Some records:
----------------------------------------

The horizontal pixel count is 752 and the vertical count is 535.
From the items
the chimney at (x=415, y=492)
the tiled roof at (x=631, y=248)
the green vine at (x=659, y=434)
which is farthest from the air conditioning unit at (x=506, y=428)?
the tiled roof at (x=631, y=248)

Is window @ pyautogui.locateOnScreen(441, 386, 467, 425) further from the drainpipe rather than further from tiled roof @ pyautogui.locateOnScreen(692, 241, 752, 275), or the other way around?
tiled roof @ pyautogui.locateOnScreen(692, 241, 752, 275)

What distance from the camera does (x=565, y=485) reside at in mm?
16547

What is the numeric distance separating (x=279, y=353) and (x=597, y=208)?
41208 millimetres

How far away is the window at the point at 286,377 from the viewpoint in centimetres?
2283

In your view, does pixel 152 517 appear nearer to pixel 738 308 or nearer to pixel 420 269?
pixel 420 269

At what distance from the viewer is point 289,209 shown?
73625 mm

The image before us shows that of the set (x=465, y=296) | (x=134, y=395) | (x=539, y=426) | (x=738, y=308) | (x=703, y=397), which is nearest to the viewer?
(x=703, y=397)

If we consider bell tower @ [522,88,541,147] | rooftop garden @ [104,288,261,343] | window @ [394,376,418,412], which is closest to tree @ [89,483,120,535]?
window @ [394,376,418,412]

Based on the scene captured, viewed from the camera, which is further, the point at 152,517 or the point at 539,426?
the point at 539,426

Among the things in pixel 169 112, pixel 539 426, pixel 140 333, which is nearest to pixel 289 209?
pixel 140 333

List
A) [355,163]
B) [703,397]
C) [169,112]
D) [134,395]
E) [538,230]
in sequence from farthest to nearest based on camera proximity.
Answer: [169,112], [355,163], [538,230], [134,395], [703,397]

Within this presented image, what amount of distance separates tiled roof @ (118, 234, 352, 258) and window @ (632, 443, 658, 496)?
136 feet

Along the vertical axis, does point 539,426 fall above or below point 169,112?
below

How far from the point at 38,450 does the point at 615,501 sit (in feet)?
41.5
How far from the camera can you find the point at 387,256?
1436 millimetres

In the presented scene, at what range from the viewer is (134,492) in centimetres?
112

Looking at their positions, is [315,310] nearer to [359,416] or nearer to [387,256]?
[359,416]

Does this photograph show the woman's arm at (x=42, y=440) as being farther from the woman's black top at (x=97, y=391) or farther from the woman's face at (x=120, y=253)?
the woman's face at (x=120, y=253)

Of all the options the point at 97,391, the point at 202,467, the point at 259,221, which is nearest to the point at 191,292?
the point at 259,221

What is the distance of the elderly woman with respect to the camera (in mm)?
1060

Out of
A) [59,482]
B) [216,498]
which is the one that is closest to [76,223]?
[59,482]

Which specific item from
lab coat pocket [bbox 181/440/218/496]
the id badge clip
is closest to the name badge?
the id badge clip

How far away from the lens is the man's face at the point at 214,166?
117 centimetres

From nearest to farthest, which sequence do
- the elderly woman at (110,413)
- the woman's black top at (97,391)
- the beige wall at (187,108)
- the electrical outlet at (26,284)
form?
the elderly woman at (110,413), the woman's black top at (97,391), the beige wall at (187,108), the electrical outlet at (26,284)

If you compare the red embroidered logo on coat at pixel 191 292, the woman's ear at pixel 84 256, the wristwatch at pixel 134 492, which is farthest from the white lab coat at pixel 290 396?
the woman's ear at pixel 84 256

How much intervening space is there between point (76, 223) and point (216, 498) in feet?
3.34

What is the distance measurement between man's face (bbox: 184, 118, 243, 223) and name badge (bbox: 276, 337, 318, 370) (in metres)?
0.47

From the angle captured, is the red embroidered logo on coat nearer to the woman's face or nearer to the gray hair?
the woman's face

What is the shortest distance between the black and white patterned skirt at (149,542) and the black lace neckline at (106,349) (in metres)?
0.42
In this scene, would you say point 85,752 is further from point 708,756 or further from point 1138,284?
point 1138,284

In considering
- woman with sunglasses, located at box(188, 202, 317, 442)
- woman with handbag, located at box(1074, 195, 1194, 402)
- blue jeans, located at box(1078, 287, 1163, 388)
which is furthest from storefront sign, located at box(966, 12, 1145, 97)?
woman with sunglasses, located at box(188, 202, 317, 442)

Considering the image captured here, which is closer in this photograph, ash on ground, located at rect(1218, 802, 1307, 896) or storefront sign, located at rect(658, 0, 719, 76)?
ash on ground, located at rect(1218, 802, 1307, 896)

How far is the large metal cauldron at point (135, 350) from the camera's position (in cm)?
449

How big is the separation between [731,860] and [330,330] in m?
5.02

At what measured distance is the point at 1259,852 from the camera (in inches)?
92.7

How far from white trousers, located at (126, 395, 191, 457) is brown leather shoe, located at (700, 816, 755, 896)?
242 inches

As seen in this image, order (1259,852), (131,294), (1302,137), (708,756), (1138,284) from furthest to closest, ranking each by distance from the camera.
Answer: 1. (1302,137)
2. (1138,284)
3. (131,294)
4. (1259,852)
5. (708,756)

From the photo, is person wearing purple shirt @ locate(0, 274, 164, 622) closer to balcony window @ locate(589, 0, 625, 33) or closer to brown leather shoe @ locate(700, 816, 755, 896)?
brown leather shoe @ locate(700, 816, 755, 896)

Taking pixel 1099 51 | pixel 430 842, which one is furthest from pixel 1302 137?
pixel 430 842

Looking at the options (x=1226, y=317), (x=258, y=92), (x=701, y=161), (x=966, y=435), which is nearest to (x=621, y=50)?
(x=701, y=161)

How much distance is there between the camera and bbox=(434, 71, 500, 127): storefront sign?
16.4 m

----------------------------------------

Take every line from the one containing "What is the shortest" to the end of the listing and output it exactly, with nothing else.

Solution:
What is the shortest distance between the black and white patterned skirt at (149,542) and the black lace neckline at (106,349) (in metres)?
0.42
In this scene, would you say point 85,752 is further from point 708,756 or further from point 1138,284?
point 1138,284

In considering
- woman with sunglasses, located at box(188, 202, 317, 442)
- woman with handbag, located at box(1074, 195, 1194, 402)
- blue jeans, located at box(1078, 287, 1163, 388)
which is furthest from storefront sign, located at box(966, 12, 1145, 97)?
woman with sunglasses, located at box(188, 202, 317, 442)

Considering the image captured here, which is closer in this photograph, ash on ground, located at rect(1218, 802, 1307, 896) or storefront sign, located at rect(658, 0, 719, 76)?
ash on ground, located at rect(1218, 802, 1307, 896)

How far is the large metal cauldron at point (135, 350) from the camera's position (in cm)?
449

How big is the separation between [731,860] and [330,330] in m?
5.02

At what measured distance is the point at 1259,852 from the camera (in inches)?
92.7

How far from white trousers, located at (126, 395, 191, 457) is brown leather shoe, located at (700, 816, 755, 896)?
242 inches

As seen in this image, order (1259,852), (131,294), (1302,137), (708,756), (1138,284) from furthest to closest, ranking each by distance from the camera.
Answer: 1. (1302,137)
2. (1138,284)
3. (131,294)
4. (1259,852)
5. (708,756)

From the photo, is person wearing purple shirt @ locate(0, 274, 164, 622) closer to balcony window @ locate(589, 0, 625, 33) or closer to brown leather shoe @ locate(700, 816, 755, 896)?
brown leather shoe @ locate(700, 816, 755, 896)

Taking pixel 1099 51 | pixel 430 842, which one is furthest from pixel 1302 137?
pixel 430 842

Looking at the options (x=1226, y=317), (x=258, y=92), (x=701, y=161), (x=966, y=435), which is nearest to (x=621, y=50)?
(x=701, y=161)

How much distance is there between the camera and bbox=(434, 71, 500, 127): storefront sign?
16.4 m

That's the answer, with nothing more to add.